[Entries on spatial positioning]
┌──
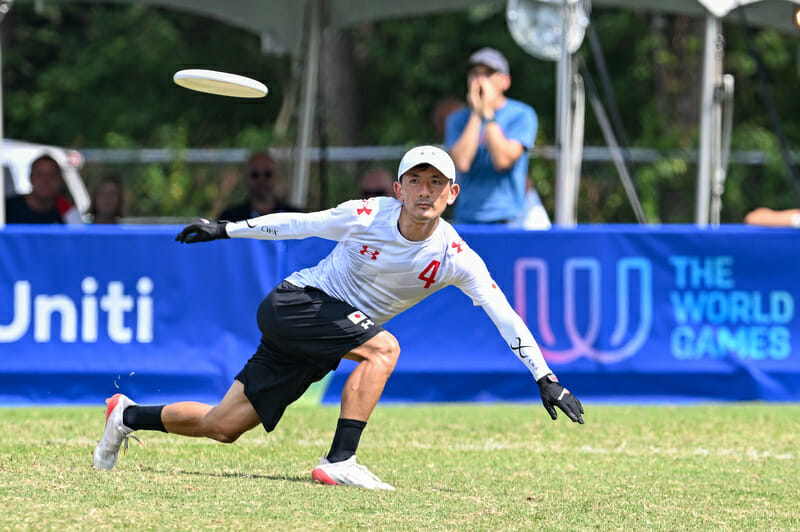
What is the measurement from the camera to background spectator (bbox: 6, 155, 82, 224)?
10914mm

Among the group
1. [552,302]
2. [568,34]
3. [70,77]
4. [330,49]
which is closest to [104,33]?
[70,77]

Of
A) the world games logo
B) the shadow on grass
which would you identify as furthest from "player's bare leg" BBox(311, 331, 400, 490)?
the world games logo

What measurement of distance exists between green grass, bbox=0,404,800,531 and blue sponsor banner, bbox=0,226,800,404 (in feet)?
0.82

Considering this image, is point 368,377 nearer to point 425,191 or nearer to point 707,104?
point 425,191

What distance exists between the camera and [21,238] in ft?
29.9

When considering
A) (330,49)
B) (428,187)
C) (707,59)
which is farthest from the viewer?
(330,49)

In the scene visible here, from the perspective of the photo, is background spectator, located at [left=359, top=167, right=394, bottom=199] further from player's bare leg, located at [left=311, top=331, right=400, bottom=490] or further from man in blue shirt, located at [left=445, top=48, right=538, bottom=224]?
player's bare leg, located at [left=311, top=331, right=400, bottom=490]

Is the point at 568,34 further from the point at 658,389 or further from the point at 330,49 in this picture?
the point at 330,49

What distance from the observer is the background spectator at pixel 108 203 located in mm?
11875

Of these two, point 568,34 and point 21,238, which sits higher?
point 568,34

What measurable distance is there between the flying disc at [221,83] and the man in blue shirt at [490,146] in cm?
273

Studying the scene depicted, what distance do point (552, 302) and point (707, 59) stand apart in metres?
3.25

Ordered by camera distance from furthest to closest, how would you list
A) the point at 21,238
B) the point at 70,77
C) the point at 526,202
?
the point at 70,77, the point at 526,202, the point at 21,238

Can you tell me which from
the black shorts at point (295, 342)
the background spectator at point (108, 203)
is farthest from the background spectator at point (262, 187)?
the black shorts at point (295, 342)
└──
┌──
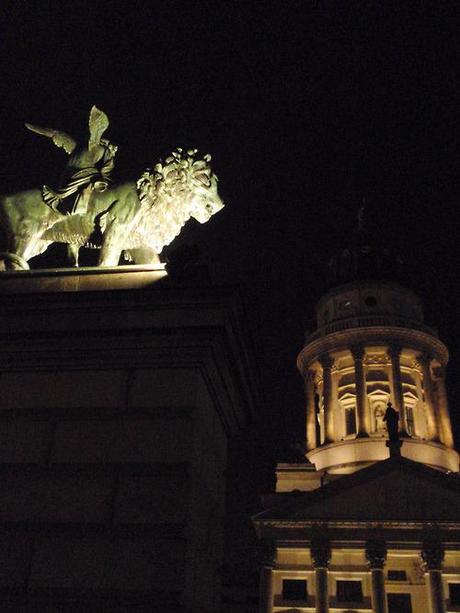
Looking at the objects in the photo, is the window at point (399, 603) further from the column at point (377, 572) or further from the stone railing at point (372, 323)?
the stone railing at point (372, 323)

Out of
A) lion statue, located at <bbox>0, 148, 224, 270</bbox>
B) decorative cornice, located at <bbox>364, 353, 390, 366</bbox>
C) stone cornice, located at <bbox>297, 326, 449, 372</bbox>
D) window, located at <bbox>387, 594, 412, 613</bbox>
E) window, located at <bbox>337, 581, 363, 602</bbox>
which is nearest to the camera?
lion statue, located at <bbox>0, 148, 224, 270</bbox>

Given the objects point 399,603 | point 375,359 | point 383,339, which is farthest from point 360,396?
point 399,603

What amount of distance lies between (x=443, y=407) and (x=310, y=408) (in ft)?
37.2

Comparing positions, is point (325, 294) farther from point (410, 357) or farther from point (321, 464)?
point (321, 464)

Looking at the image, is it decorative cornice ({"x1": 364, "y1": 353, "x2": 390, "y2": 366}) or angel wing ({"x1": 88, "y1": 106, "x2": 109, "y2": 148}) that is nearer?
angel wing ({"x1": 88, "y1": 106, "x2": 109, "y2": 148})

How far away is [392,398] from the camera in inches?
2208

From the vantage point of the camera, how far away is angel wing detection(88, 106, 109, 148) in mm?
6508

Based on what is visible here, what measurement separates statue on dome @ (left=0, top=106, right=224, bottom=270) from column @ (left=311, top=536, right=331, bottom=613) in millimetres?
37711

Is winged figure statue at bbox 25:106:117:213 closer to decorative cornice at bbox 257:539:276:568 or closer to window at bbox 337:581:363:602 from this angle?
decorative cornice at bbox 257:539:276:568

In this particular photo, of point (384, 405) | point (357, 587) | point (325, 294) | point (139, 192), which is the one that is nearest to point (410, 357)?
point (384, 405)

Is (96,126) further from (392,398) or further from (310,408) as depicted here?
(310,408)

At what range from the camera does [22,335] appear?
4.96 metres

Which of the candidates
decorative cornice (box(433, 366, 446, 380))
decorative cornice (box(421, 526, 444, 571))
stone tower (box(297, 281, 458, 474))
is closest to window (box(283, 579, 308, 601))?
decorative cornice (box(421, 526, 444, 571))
└──
┌──
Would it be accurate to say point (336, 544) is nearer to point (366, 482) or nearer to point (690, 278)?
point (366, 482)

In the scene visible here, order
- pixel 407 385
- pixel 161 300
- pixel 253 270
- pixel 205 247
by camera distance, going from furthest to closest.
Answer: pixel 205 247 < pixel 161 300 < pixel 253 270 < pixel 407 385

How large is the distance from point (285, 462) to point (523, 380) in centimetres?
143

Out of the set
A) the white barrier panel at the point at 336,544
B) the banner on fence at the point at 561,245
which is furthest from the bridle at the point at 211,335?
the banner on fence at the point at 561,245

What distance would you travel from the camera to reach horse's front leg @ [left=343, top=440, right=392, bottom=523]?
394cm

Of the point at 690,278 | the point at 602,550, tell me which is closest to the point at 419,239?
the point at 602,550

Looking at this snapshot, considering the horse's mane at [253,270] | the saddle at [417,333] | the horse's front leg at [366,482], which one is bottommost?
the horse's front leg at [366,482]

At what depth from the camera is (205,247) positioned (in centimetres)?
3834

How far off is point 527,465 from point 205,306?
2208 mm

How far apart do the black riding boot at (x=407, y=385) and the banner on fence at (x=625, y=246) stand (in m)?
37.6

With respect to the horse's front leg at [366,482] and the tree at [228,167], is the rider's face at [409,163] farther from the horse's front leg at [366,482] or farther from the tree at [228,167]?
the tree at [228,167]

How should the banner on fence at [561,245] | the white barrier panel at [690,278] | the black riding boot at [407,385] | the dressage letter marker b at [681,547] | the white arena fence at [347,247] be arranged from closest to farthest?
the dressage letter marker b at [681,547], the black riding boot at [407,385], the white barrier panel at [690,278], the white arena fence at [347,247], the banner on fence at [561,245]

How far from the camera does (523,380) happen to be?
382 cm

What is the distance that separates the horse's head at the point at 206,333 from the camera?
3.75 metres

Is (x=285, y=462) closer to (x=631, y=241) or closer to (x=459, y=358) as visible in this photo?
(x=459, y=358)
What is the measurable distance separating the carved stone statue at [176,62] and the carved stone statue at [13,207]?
└──
→ **Exercise goal**
Retype, without any change, the part of the entries that opens with the line containing "What is the distance" and closes with the line containing "What is the measurable", including both of those lines.

→ **Exercise result**
What is the distance that separates the horse's head at the point at 206,333 from the camera?
3.75 metres

Is (x=285, y=462) closer to (x=631, y=241) or closer to (x=459, y=358) as visible in this photo?
(x=459, y=358)
What is the measurable distance separating the carved stone statue at [176,62] and the carved stone statue at [13,207]?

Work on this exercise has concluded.